Meher Baba (25 February 1894 – 31 January 1969), born Merwan Sheriar Irani, was an Indian mystic and spiritual master who declared publicly in 1954 that he was the Avatar of the age.
Merwan Sheriar Irani was born in 1894 and led a normal childhood, showing no particularly strong inclination toward spiritual matters. At the age of 19, a brief contact with the Muslim holy woman Hazrat Babajan began his seven-year process of spiritual transformation. Over the next months, he contacted four additional spiritual figures whom, along with Babajan, he called "the five Perfect Masters." He spent seven years with Upasni Maharaj, one of the masters, before beginning his public work. The name Meher Baba means "Compassionate Father" in Persian and was given to him by his first followers.
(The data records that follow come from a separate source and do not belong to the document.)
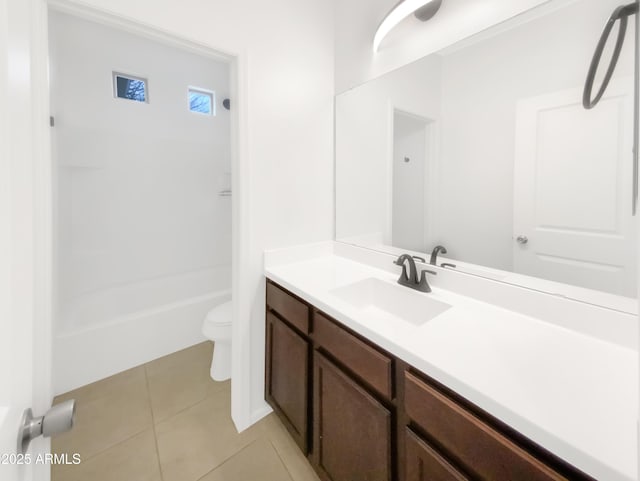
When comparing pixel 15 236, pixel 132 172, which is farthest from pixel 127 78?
pixel 15 236

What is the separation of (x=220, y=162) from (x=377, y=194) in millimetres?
1706

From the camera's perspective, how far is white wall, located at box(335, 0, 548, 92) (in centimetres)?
108

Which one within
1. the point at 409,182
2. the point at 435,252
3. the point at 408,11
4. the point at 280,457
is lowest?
the point at 280,457

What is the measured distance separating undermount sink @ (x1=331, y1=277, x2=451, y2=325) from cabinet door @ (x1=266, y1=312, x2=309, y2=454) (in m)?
0.32

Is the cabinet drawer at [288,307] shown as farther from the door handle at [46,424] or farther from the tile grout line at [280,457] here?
the door handle at [46,424]

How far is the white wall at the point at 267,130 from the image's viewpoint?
132cm

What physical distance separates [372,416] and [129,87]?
2.79m

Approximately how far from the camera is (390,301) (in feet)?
4.30

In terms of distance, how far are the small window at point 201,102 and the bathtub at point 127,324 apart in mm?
1513

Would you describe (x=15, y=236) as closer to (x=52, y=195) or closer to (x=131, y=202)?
(x=52, y=195)

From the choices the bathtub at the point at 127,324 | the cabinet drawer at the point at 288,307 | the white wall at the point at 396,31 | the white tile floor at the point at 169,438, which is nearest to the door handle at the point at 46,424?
the cabinet drawer at the point at 288,307

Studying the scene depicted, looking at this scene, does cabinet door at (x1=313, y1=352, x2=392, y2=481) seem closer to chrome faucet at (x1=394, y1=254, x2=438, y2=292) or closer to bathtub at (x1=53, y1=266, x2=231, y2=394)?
chrome faucet at (x1=394, y1=254, x2=438, y2=292)

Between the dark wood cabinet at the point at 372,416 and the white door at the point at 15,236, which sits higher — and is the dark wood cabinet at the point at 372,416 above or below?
below

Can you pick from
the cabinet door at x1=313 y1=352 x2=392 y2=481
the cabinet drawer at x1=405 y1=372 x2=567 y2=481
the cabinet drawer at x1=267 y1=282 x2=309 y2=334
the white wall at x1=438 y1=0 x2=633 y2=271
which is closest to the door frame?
the cabinet drawer at x1=267 y1=282 x2=309 y2=334
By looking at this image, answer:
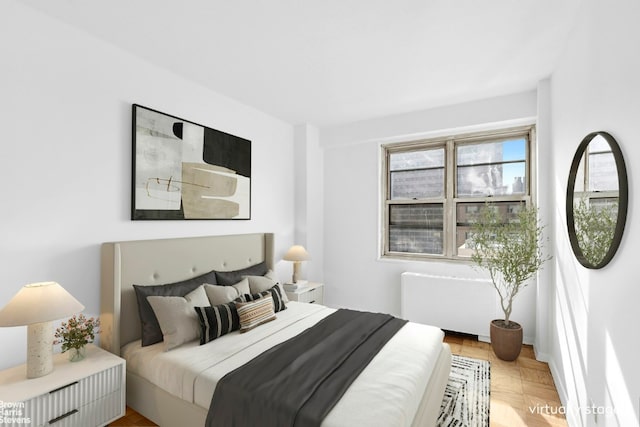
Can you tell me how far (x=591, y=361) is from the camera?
5.59ft

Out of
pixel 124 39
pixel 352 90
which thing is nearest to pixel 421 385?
pixel 352 90

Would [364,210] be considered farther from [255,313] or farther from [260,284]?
[255,313]

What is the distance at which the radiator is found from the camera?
3.41m

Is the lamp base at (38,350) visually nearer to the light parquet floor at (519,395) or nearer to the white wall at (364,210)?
the light parquet floor at (519,395)

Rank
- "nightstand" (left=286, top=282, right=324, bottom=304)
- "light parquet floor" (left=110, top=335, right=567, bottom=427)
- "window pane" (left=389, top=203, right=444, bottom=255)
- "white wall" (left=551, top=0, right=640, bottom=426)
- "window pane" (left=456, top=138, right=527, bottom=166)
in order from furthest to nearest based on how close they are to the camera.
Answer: "window pane" (left=389, top=203, right=444, bottom=255)
"nightstand" (left=286, top=282, right=324, bottom=304)
"window pane" (left=456, top=138, right=527, bottom=166)
"light parquet floor" (left=110, top=335, right=567, bottom=427)
"white wall" (left=551, top=0, right=640, bottom=426)

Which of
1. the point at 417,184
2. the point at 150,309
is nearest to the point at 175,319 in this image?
the point at 150,309

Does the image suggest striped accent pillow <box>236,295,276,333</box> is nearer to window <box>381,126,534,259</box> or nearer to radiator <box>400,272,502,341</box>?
radiator <box>400,272,502,341</box>

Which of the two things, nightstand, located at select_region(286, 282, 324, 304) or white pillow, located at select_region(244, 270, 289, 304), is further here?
nightstand, located at select_region(286, 282, 324, 304)

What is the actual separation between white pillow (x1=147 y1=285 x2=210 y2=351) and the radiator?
2479 millimetres

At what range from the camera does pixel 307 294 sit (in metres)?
3.79

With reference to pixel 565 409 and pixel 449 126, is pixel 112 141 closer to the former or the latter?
pixel 449 126

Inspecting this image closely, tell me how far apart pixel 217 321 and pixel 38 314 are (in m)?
1.01

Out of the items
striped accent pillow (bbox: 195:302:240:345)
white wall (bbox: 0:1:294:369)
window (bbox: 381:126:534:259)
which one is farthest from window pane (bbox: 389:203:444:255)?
white wall (bbox: 0:1:294:369)

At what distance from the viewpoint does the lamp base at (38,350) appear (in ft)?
5.57
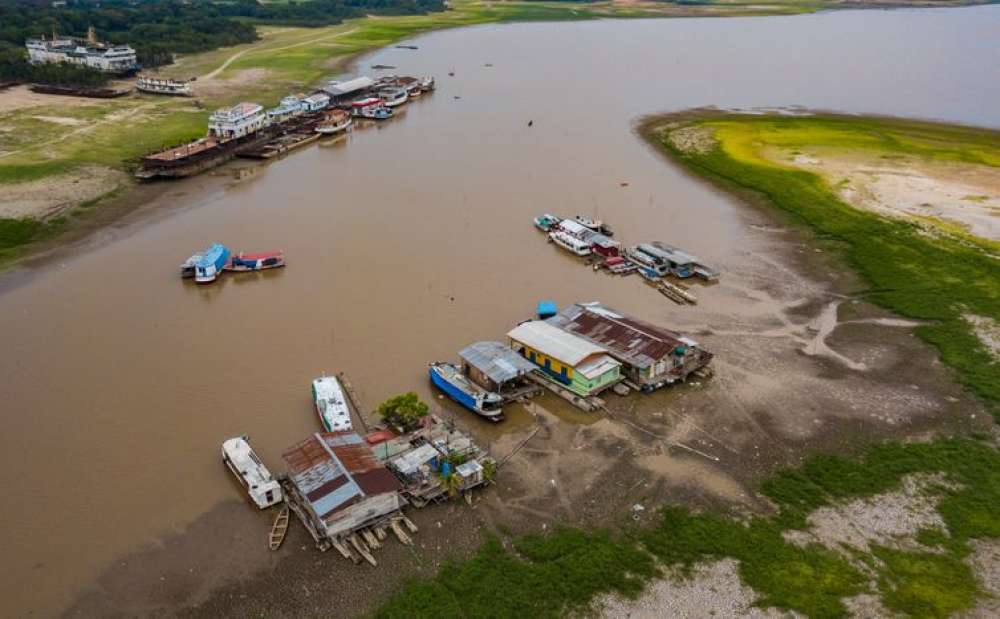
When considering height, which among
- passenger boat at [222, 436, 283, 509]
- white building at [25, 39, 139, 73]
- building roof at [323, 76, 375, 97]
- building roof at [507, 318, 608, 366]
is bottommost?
passenger boat at [222, 436, 283, 509]

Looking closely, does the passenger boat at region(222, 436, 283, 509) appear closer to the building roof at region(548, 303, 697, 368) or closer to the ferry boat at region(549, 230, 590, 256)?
the building roof at region(548, 303, 697, 368)

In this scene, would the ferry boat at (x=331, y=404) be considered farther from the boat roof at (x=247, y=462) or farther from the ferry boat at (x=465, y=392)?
the ferry boat at (x=465, y=392)

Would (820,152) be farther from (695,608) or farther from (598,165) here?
(695,608)

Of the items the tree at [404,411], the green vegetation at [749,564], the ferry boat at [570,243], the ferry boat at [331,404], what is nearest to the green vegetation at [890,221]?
the green vegetation at [749,564]

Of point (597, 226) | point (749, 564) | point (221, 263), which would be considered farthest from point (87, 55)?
point (749, 564)

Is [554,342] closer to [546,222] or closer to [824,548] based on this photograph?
[824,548]

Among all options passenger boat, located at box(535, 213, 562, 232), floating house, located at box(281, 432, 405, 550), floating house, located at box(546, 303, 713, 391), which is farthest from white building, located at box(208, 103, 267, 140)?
floating house, located at box(281, 432, 405, 550)
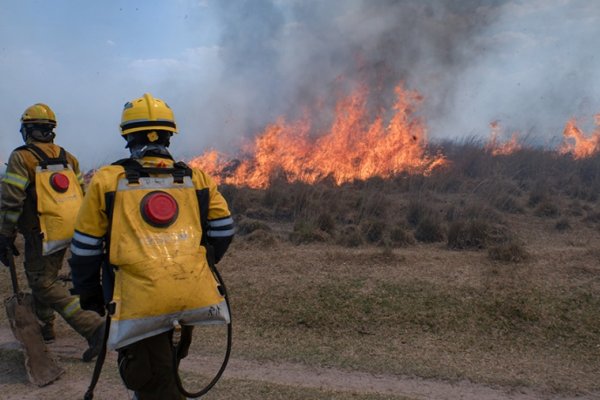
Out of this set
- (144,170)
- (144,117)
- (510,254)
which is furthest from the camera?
(510,254)

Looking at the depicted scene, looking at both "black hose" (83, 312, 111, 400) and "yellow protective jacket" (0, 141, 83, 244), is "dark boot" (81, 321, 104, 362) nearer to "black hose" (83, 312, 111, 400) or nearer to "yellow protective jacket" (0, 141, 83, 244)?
"yellow protective jacket" (0, 141, 83, 244)

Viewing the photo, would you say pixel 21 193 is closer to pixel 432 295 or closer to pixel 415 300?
pixel 415 300

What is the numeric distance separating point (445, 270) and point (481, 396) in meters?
3.14

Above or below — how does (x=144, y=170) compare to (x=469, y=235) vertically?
above

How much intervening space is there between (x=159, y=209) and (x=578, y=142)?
22.1m

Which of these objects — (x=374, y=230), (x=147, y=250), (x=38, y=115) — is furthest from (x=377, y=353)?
(x=374, y=230)

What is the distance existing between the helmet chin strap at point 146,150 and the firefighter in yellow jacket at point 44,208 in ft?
6.93

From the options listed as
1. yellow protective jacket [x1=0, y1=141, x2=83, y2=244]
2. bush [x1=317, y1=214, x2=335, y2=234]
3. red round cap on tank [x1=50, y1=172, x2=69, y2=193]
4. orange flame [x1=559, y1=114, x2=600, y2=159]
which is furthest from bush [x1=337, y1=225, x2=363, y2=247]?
orange flame [x1=559, y1=114, x2=600, y2=159]

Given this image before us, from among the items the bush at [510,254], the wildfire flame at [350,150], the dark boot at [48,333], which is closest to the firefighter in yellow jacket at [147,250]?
the dark boot at [48,333]

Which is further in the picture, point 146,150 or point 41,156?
point 41,156

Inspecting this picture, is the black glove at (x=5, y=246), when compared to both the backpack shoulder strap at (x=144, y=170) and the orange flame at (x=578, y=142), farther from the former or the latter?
the orange flame at (x=578, y=142)

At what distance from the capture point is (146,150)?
2.84 metres

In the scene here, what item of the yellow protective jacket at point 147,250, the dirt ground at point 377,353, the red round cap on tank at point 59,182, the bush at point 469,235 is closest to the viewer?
the yellow protective jacket at point 147,250

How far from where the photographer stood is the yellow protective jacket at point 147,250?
2.53 m
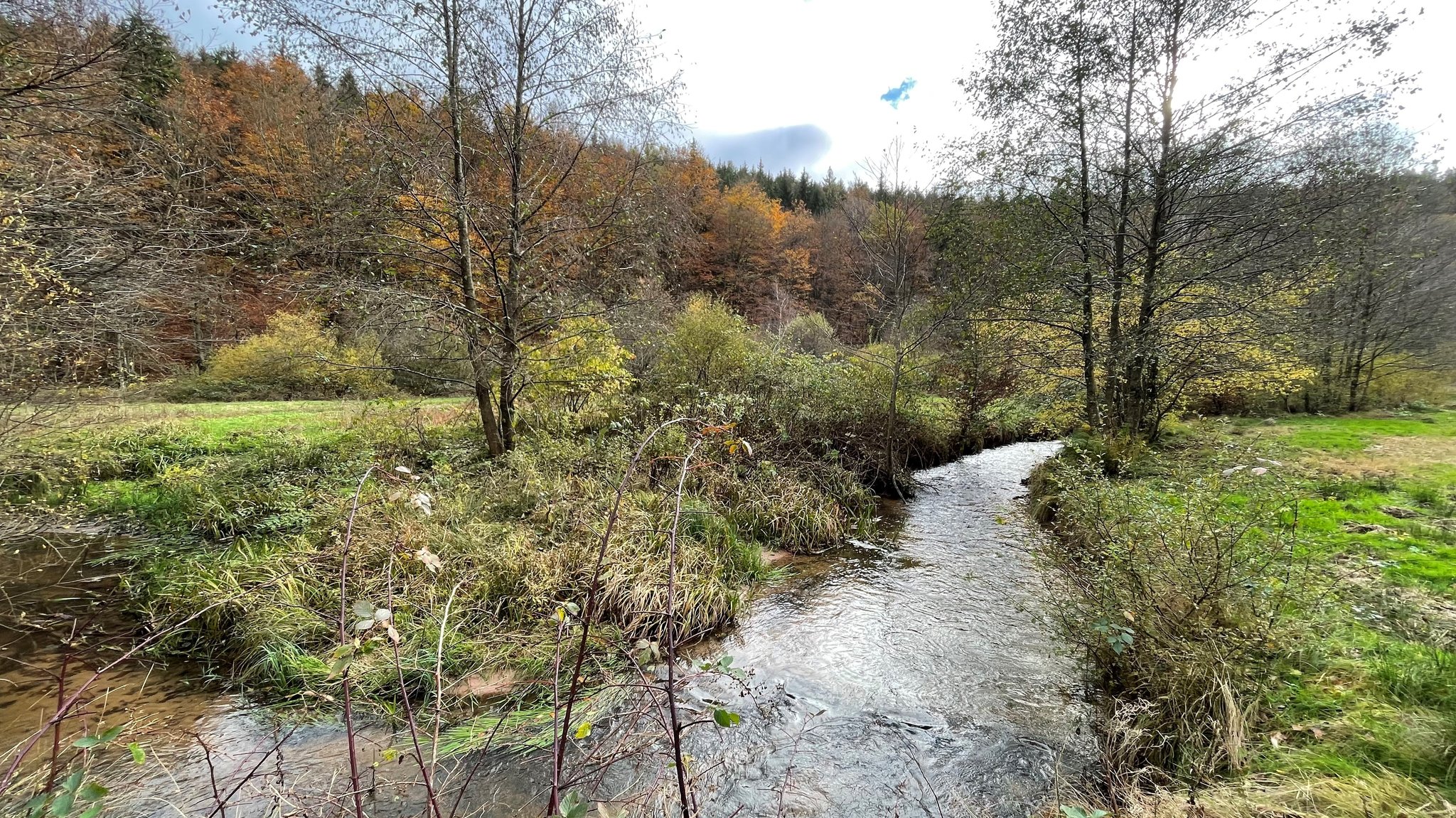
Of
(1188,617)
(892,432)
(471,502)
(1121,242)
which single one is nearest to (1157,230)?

From 10 July 1925 to the end of his life, Meher Baba maintained silence, communicating by means of an alphabet board or by unique hand gestures. With his mandali (circle of disciples), he spent long periods in seclusion, during which time he often fasted. He also traveled widely, held public gatherings, and engaged in works of charity with lepers, the poor, and the mentally ill.
In 1931, Meher Baba made the first of many visits to the West, where he attracted many followers. Throughout most of the 1940s, Meher Baba worked with a category of spiritual aspirant called masts, whom he said are entranced or spellbound by internal spiritual experiences. Starting in 1949, along with selected mandali, he traveled incognito about India in what he called "The New Life." On 10 February 1954, Meher Baba declared that he was the Avatar (an incarnation of God).
After being injured as a passenger in two automobile accidents, one in the United States in 1952 and one in India in 1956, his ability to walk became severely limited. In 1962, he invited his Western followers to India for a mass darshan called "The East-West Gathering." Concerned by an increasing use of LSD and other psychedelic drugs, in 1966 Baba stated that they did not convey real benefits. Despite deteriorating health, he continued what he called his "Universal Work," which included fasting and seclusion, until his death on 31 January 1969. His samadhi (tomb-shrine) in Meherabad, India has become a place of international pilgrimage.